Monday, October 15, 2007

Cyrano

Saturday evening we went to see Kevin Kline in a preview of “Cyrano” which was based on Anthony Burgess’ translation of Rostand’s classic. The acting was great, the play (as, from my perspective, the original piece by Rostand) mediocre. I found myself waiting in the first act for the one good exchange coming-- between the Comte de Guiche and de Bergerac in which the Comte says that when you fight with windmills they may “swing round their huge arms and cast you down into the mire” and Cyrano adds “or up, among the stars!”

In the second act--mercifully shorter-- I waited for Cyrano’s wonderful lines toward the end:

“ What's that you say? Useless? Useless? But one does not fight merely to win! You have it wrong... One fights for far more than the mere hope of winning. Better, far better to know that the fight is totally irreparably, incorrigibly in vain!... Are you there too, Stupidity? You above all others perhaps were predestined to get me in the end. But no, I'll Fight on, fight on, fight..."

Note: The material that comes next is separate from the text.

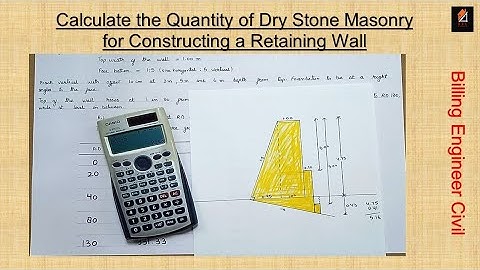 How to calculate the quantity of dry stone masonry for constructing a retaining wall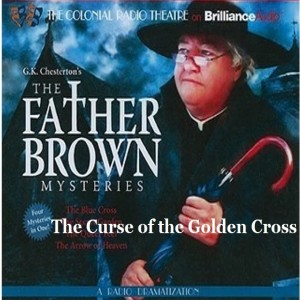 Father Brown Mysteries: The Curse of the Golden Cross (Episode 11) by GK Chesterton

But before we could get to those lines, there were staging difficulties and the play actually stopped for a while so things could be fixed. Watching the tech guys out struggling with the large curtain that had gotten caught was the most interesting part of the evening! Other than that, not much stood out from the play (though in truth I was dead tired and that could have had an effect on how I felt about what I was seeing). Opening night is November 1st so I’ll be interested in hearing what the critics think then.